Exercise:
Repeat every record exactly.

[Web page caption snippets]
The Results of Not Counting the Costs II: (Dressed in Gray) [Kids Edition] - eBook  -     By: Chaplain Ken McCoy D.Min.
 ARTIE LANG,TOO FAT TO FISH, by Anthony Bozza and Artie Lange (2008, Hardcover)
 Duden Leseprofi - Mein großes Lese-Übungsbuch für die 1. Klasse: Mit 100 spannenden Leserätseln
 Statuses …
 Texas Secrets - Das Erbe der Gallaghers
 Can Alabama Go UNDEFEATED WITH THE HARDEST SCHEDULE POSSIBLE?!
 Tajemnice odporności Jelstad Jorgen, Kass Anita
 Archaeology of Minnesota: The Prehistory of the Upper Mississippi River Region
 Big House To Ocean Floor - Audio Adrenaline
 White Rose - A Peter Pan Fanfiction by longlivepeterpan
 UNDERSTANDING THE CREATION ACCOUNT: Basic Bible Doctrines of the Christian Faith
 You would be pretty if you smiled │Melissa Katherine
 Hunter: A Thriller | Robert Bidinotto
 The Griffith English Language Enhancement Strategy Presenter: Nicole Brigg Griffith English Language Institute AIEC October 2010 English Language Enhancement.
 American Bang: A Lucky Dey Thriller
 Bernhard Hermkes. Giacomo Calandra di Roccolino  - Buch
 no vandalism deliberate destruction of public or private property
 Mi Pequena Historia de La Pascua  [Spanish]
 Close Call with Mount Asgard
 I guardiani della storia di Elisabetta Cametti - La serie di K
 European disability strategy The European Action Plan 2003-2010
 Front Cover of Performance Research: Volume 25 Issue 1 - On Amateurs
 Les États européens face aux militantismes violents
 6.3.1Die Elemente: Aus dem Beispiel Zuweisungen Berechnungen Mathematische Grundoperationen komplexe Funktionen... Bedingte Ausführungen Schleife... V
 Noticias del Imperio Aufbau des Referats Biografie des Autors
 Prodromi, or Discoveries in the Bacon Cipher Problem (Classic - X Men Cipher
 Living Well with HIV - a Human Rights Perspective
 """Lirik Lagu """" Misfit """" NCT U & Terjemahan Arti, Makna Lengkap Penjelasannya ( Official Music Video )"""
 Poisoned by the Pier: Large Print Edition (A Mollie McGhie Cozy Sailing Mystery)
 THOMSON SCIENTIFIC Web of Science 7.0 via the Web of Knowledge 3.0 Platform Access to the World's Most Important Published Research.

Answer to this problem:
The Results of Not Counting the Costs II: (Dressed in Gray) [Kids Edition] - eBook  -     By: Chaplain Ken McCoy D.Min.
 ARTIE LANG,TOO FAT TO FISH, by Anthony Bozza and Artie Lange (2008, Hardcover)
 Duden Leseprofi - Mein großes Lese-Übungsbuch für die 1. Klasse: Mit 100 spannenden Leserätseln
 Statuses …
 Texas Secrets - Das Erbe der Gallaghers
 Can Alabama Go UNDEFEATED WITH THE HARDEST SCHEDULE POSSIBLE?!
 Tajemnice odporności Jelstad Jorgen, Kass Anita
 Archaeology of Minnesota: The Prehistory of the Upper Mississippi River Region
 Big House To Ocean Floor - Audio Adrenaline
 White Rose - A Peter Pan Fanfiction by longlivepeterpan
 UNDERSTANDING THE CREATION ACCOUNT: Basic Bible Doctrines of the Christian Faith
 You would be pretty if you smiled │Melissa Katherine
 Hunter: A Thriller | Robert Bidinotto
 The Griffith English Language Enhancement Strategy Presenter: Nicole Brigg Griffith English Language Institute AIEC October 2010 English Language Enhancement.
 American Bang: A Lucky Dey Thriller
 Bernhard Hermkes. Giacomo Calandra di Roccolino  - Buch
 no vandalism deliberate destruction of public or private property
 Mi Pequena Historia de La Pascua  [Spanish]
 Close Call with Mount Asgard
 I guardiani della storia di Elisabetta Cametti - La serie di K
 European disability strategy The European Action Plan 2003-2010
 Front Cover of Performance Research: Volume 25 Issue 1 - On Amateurs
 Les États européens face aux militantismes violents
 6.3.1Die Elemente: Aus dem Beispiel Zuweisungen Berechnungen Mathematische Grundoperationen komplexe Funktionen... Bedingte Ausführungen Schleife... V
 Noticias del Imperio Aufbau des Referats Biografie des Autors
 Prodromi, or Discoveries in the Bacon Cipher Problem (Classic - X Men Cipher
 Living Well with HIV - a Human Rights Perspective
 """Lirik Lagu """" Misfit """" NCT U & Terjemahan Arti, Makna Lengkap Penjelasannya ( Official Music Video )"""
 Poisoned by the Pier: Large Print Edition (A Mollie McGhie Cozy Sailing Mystery)
 THOMSON SCIENTIFIC Web of Science 7.0 via the Web of Knowledge 3.0 Platform Access to the World's Most Important Published Research.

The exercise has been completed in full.